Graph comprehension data
BEGIN

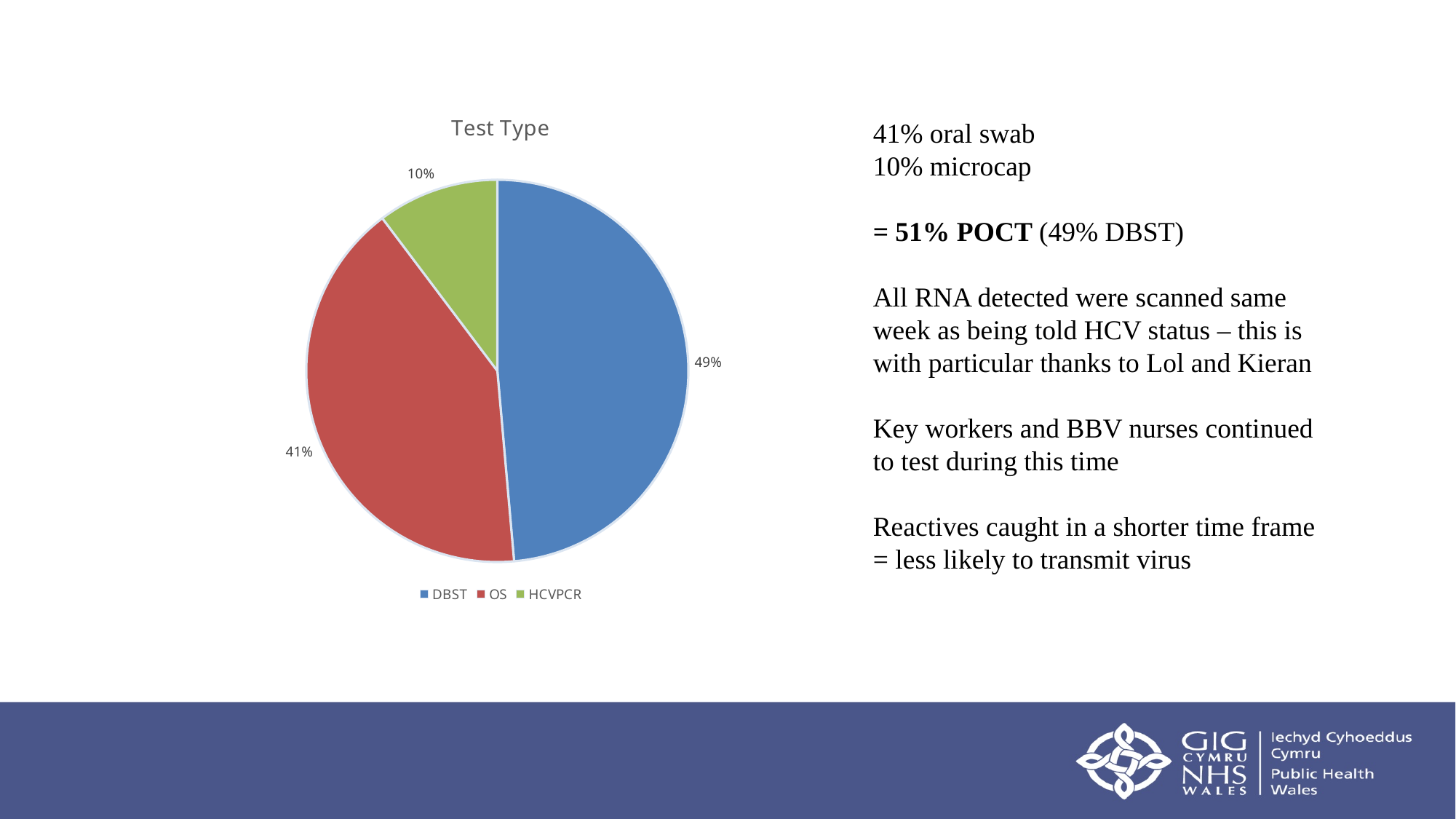
How many entries does the legend list? 3 What share of the pie does DBST take? 49% What is the title of the chart? Test Type What is the difference in percentage points between the DBST and OS slices? 8 What colour is the OS slice in the pie chart? red Which test type has the smallest slice of the pie? HCVPCR How many slices does the pie chart have? 3 What share of the pie does HCVPCR take? 10% Which slice is larger, OS or HCVPCR? OS What share of the pie does OS take? 41% Which test type has the largest slice of the pie? DBST What kind of chart is shown on the slide? pie chart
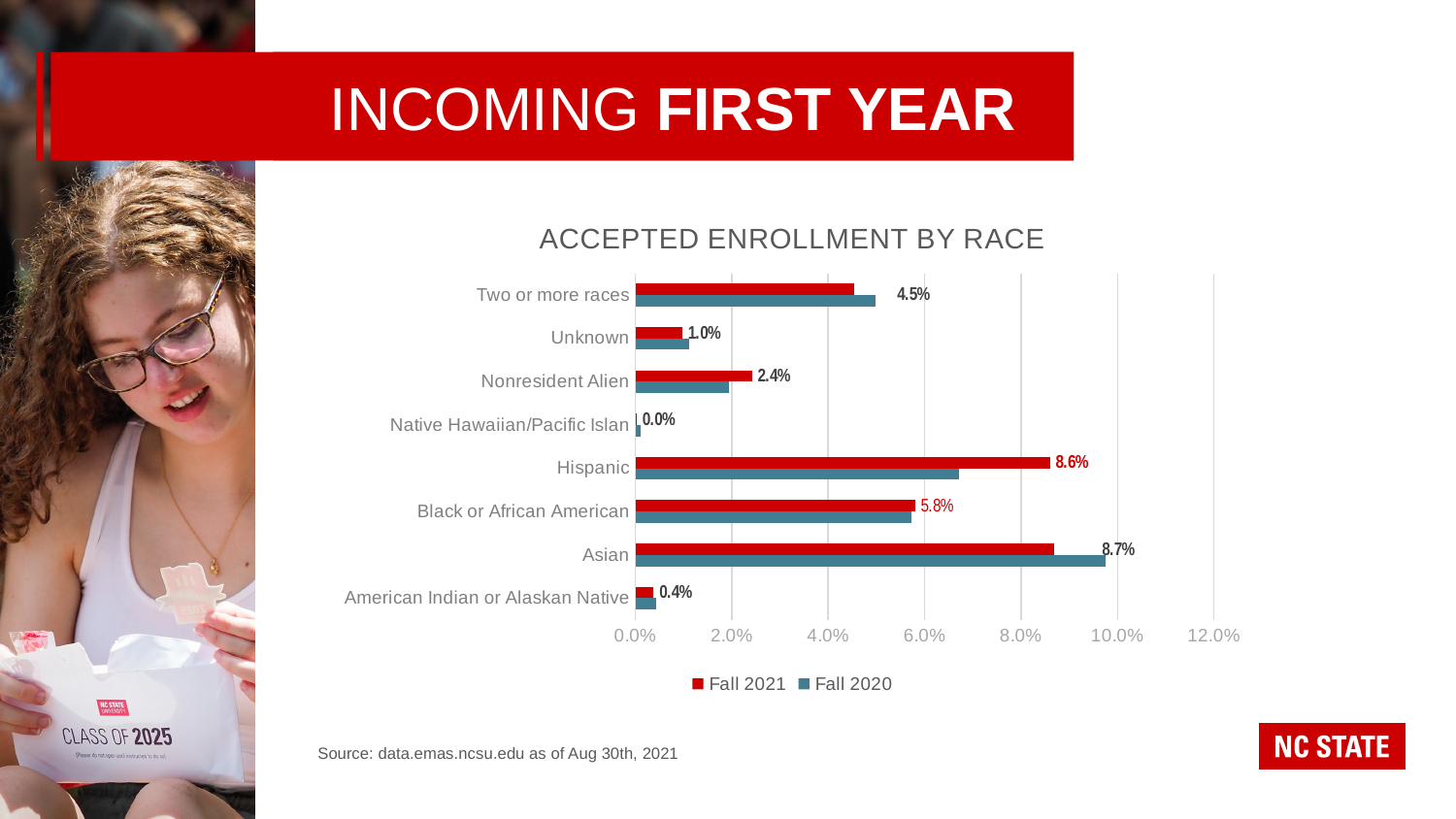
What is the Fall 2021 value for Nonresident Alien? 2.4% How many categories are shown on the chart? 8 What is the Fall 2021 value for Two or more races? 4.5% What is the difference between the Fall 2021 values for Hispanic and Black or African American? 2.8% Which category has the highest Fall 2021 value? Asian For Hispanic, which series has the larger value, Fall 2021 or Fall 2020? Fall 2021 What is the Fall 2021 value for Hispanic? 8.6% Which category has the lowest Fall 2021 value? Native Hawaiian/Pacific Islan Is the Fall 2020 value for Asian greater or less than 8.0%? greater What kind of chart is shown on the slide? bar chart How many series does the legend list? 2 For Asian, which series has the larger value, Fall 2021 or Fall 2020? Fall 2020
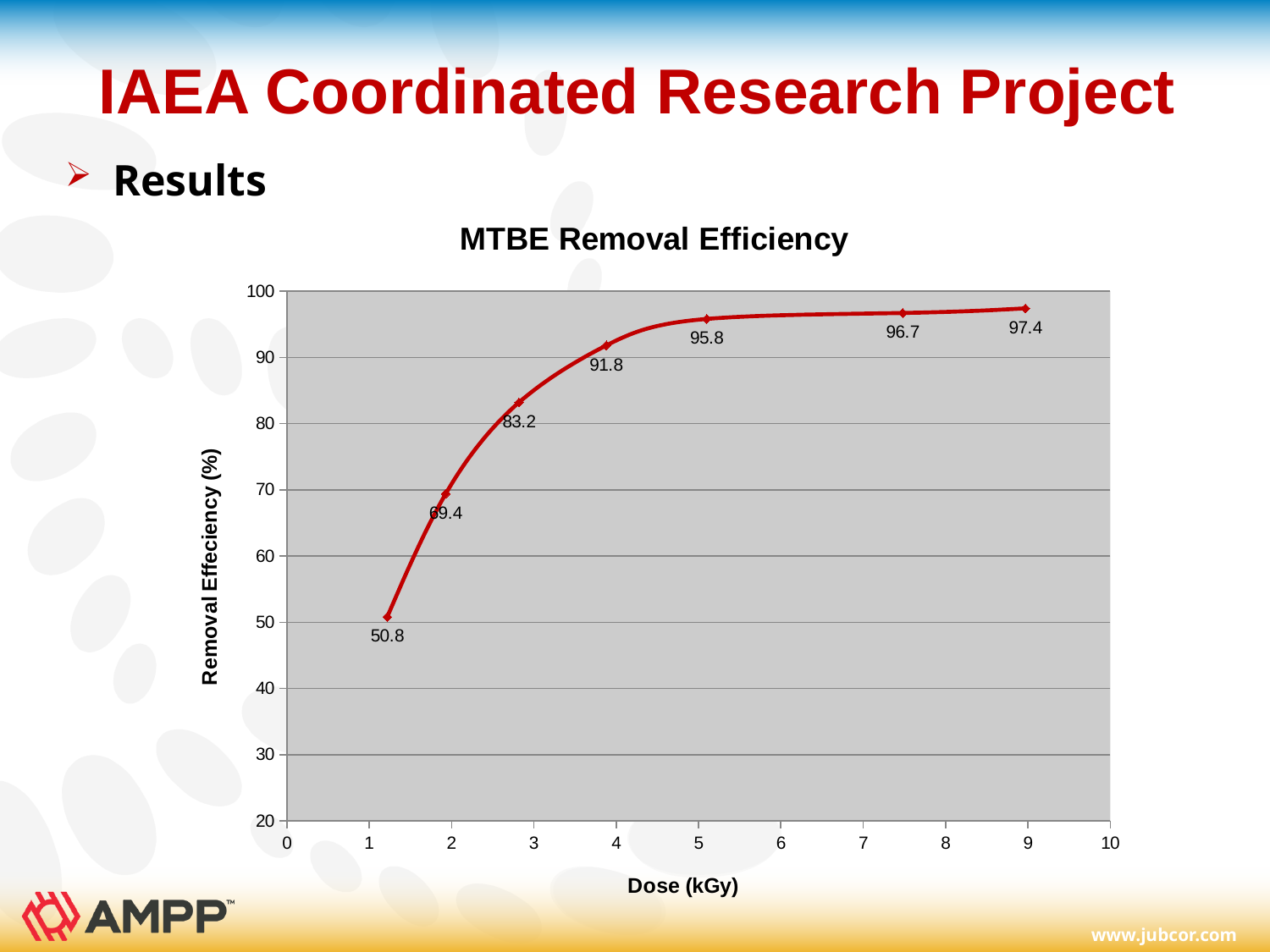
What is the title of the chart? MTBE Removal Efficiency What type of chart is shown on the slide? line chart What is the lowest removal efficiency value labelled on the chart? 50.8 What is the removal efficiency labelled at the fourth data point from the left? 91.8 Which is larger, the removal efficiency at the fifth data point (95.8) or at the sixth data point (96.7)? 96.7 How many data points are plotted on the chart? 7 What is the label of the x axis of the chart? Dose (kGy) What is the highest removal efficiency value labelled on the chart? 97.4 Does removal efficiency rise or fall as dose increases along the x axis? rises What is the difference between the highest and lowest labelled removal efficiency values? 46.6 Is the removal efficiency at the lowest-dose data point greater or less than 60? less What is the removal efficiency labelled at the third data point from the left? 83.2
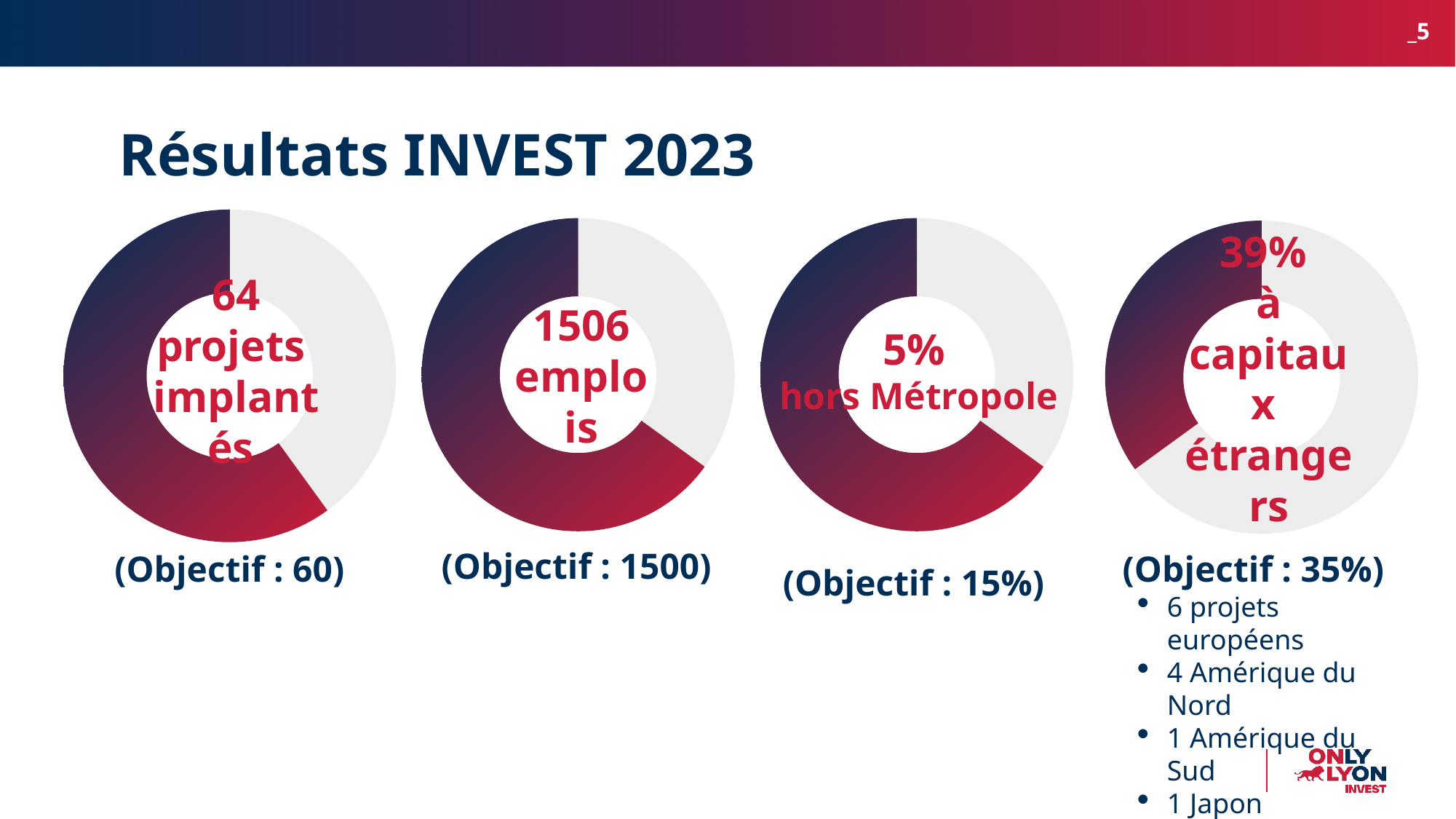
In the third donut chart, what is the stated objectif for hors Métropole? 15% In the first (leftmost) donut chart, what is the stated objectif for projets implantés? 60 In the third donut chart, what percentage is reported as hors Métropole? 5% In the first (leftmost) donut chart, how many projets implantés are reported? 64 How many donut charts are shown on the slide? 4 What is the title of the slide containing the four donut charts? Résultats INVEST 2023 In the fourth (rightmost) donut chart, what percentage is reported as à capitaux étrangers? 39% In the fourth (rightmost) donut chart, by how many percentage points does the reported à capitaux étrangers value exceed its objectif of 35%? 4 In the first (leftmost) donut chart, is the reported number of projets implantés larger or smaller than the objectif? Larger In the second donut chart, what is the stated objectif for emplois? 1500 What kind of chart is used for each of the four visuals on the slide? Donut chart In the second donut chart, how many emplois are reported? 1506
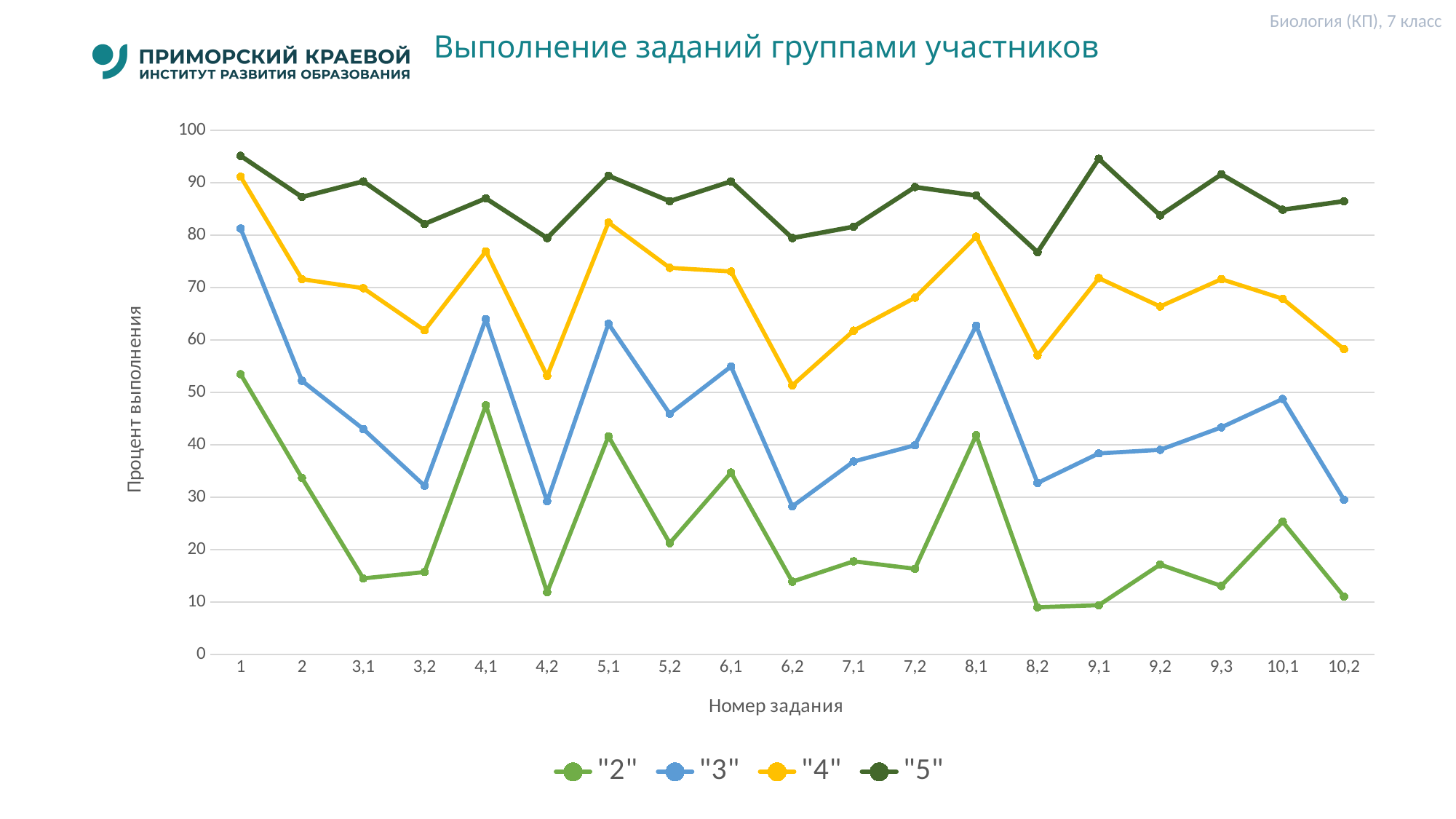
How many task numbers are plotted along the x axis? 19 How many series does the legend list? 4 For series "3", which is larger: the value at task 4,1 or at task 4,2? 4,1 Is the value for series "5" at task 8,2 greater or less than 80? less Do the values for series "3" rise or fall from task 1 to task 3,2? fall Is the value for series "2" at task 4,2 greater or less than 20? less Which task number has the highest value for series "3"? 1 Which task number has the lowest value for series "5"? 8,2 What is the title of the vertical axis? Процент выполнения What kind of chart is shown on the slide? line chart Is the value for series "2" at task 1 greater or less than 50? greater Which task number has the highest value for series "2"? 1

END

# What the task requires
Recast the records as a numbered list, starting with the first line and going on through the line containing "What is the Fall 2021 value for Nonresident". Skip blank lines and leave the pictures out of the answer.

# Result for this exercise
1. How many entries does the legend list? 3 What share of the pie does DBST take? 49% What is the title of the chart? Test Type What is the difference in percentage points between the DBST and OS slices? 8 What colour is the OS slice in the pie chart? red Which test type has the smallest slice of the pie? HCVPCR How many slices does the pie chart have? 3 What share of the pie does HCVPCR take? 10% Which slice is larger, OS or HCVPCR? OS What share of the pie does OS take? 41% Which test type has the largest slice of the pie? DBST What kind of chart is shown on the slide? pie chart
2. What is the Fall 2021 value for Nonresident Alien? 2.4% How many categories are shown on the chart? 8 What is the Fall 2021 value for Two or more races? 4.5% What is the difference between the Fall 2021 values for Hispanic and Black or African American? 2.8% Which category has the highest Fall 2021 value? Asian For Hispanic, which series has the larger value, Fall 2021 or Fall 2020? Fall 2021 What is the Fall 2021 value for Hispanic? 8.6% Which category has the lowest Fall 2021 value? Native Hawaiian/Pacific Islan Is the Fall 2020 value for Asian greater or less than 8.0%? greater What kind of chart is shown on the slide? bar chart How many series does the legend list? 2 For Asian, which series has the larger value, Fall 2021 or Fall 2020? Fall 2020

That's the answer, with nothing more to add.